Carrying shields and sticks, police and plainclothes security officers flooded the streets of the capital in the morning, sealing off roads, closing subway stations, and waiting for protests to begin. As chanting bands of demonstrators attempted to coalesce into a street protest, the riot police swarmed. Men and women were dragged over asphalt, kicked, and beaten bloody. Many were forced into police vehicles and taken away.
Journalists attempting to cover the protest also came under attack. Among those assaulted were a Reuters photographer, a cameraman for Al-Jazeera, and a Los Angeles Times reporter.
''I've never seen the level of brutality I saw today," said Rabab Mahdi, a 31-year-old political science lecturer at American University in Cairo.
The attack on demonstrators was the latest eruption amid a general crackdown on Egypt's fledgling, grass-roots democracy movement. Despite the promises of political change and the air of relative liberty that gripped the country last year, Hosni Mubarak's regime now appears keen to silence, or at least quiet, dissent.
Dozens of opposition figures, including activists from the Muslim Brotherhood and antigovernment leftists, have been jailed. More than 50 prodemocracy activists are held in the notorious Tora Prison, south of Cairo. They include prominent blogger Alaa Seif al-Islam, whose website has been publishing virulent anti-Mubarak writings and photographs. About 40 of the inmates are said to be carrying on a hunger strike to protest their prison conditions.
The Egyptian government has postponed for two years local elections that were to be held in April. It has renewed its controversial emergency law, which allows for arbitrary arrest and detention without charge. The lifting of the emergency law was a key promise in Mubarak's election campaign.
Attempts to reach Egyptian officials for comment yesterday were unsuccessful.
In Washington, the State Department strongly criticized the Egyptian government's actions.
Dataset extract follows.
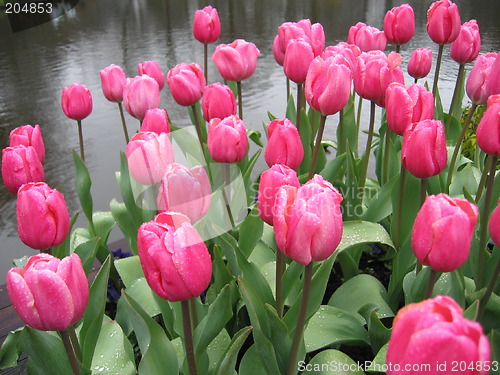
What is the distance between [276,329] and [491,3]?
529cm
''We are deeply concerned by reports of Egyptian government arrests and repression of demonstrators protesting election fraud and calling for an independent judiciary," State Department spokesman Sean McCormack said. ''Particularly troubling are reports of Egyptian police tactics against demonstrators and journalists covering the event that left many injured.
The demonstration was planned as a show of solidarity for two key leaders among Egypt's judges, who have accused the regime of election fraud. Judges Hisham Bastaweesi and Mahmoud Mekki have been accused of defaming the government for publicly accusing Mubarak's regime of fraud and abuse during last fall's parliamentary elections. The two were scheduled to appear before a disciplinary tribunal yesterday, but both refused to attend after their lawyers and supporters were barred from entering.
''Never has the judiciary been insulted, humiliated, and stepped on in the history of Egypt before," Bastaweesi said yesterday in a telephone interview. ''The government has lost all the respect it had. The Egyptian citizen is being dragged in the streets by security as if they were animals, not human beings."